Acara pengukuhan dipimpin langsung oleh Menteri Dalam Negeri Tito Karnavian dan dihadiri oleh sejumlah tokoh nasional serta kepala daerah dari berbagai penjuru tanah air.
Hadir pula Menteri Perdagangan Zulkifli Hasan, Wakil Ketua DPR RI Cucun Samsurijal, Wakil Menteri Desa dan PDT Ahmad Riza Patria, dan Menteri Desa dan PDT Yandri Susanto.
Tak hanya seremonial, momen pengukuhan ini juga menjadi ajang diskusi strategis antar kepala daerah untuk menyusun agenda kerja APKASI lima tahun ke depan. Fokus pembahasannya meliputi:
- Percepatan transformasi digital di daerah
- Peningkatan kualitas sumber daya manusia (SDM)
- Penguatan ekonomi lokal
- Pengawalan implementasi otonomi daerah.

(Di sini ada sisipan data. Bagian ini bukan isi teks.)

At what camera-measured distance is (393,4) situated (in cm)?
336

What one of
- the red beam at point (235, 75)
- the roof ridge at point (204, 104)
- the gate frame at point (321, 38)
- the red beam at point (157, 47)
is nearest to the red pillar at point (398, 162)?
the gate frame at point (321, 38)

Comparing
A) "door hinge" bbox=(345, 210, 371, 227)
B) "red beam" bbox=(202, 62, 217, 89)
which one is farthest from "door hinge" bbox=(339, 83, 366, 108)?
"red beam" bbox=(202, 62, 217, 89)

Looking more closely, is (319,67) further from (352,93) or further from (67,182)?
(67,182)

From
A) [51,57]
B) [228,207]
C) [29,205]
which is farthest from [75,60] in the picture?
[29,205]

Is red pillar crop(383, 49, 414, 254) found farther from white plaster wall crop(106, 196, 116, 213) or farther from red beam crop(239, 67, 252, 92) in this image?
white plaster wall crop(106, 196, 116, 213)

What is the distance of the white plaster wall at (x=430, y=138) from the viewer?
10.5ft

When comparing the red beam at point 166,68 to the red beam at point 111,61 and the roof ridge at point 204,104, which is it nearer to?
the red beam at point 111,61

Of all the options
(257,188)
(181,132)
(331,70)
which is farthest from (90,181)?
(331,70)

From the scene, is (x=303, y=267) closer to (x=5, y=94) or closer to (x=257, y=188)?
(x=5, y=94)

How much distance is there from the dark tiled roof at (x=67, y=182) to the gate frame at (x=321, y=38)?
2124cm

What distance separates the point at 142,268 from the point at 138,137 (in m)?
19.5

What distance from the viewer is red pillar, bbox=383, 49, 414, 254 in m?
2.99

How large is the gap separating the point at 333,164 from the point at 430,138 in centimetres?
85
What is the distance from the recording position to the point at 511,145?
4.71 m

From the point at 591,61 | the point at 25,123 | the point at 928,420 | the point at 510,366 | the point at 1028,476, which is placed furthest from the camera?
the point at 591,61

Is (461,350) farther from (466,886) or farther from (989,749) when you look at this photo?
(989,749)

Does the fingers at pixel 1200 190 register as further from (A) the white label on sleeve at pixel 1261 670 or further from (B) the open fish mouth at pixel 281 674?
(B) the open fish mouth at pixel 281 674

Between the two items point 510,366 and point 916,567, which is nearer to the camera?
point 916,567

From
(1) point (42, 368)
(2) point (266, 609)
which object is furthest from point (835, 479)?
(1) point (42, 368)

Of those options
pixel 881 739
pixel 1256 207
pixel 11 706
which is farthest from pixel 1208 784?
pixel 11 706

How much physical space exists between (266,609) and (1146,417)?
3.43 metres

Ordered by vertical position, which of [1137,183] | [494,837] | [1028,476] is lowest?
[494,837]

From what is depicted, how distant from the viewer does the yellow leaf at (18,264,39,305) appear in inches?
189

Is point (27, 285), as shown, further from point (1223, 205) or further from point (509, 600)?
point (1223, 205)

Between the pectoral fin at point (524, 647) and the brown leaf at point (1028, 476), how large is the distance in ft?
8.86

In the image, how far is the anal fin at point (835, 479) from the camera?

Sementara, Ketua Umum APKASI 2025–2030, Bursah Zarnubi, menekankan pentingnya sinergi dan komunikasi yang harmonis antara pemerintah daerah dan pusat. Menurutnya, meskipun kerap ada perbedaan pandangan, APKASI hadir sebagai jembatan yang mempersatukan demi kemajuan bersama.
“Terkadang kita bersalaman, terkadang juga ada ketegangan, terutama saat menyikapi perbedaan kepentingan dan tafsir regulasi. Tapi APKASI adalah forum yang mempertemukan kita semua demi kemajuan bangsa,” kata Bursah.
Ia juga mengingatkan bahwa APKASI merupakan hasil dari amanat Undang-Undang Otonomi Daerah Nomor 22 Tahun 1999, yang bertujuan untuk memperkuat pelaksanaan otonomi daerah di seluruh Indonesia.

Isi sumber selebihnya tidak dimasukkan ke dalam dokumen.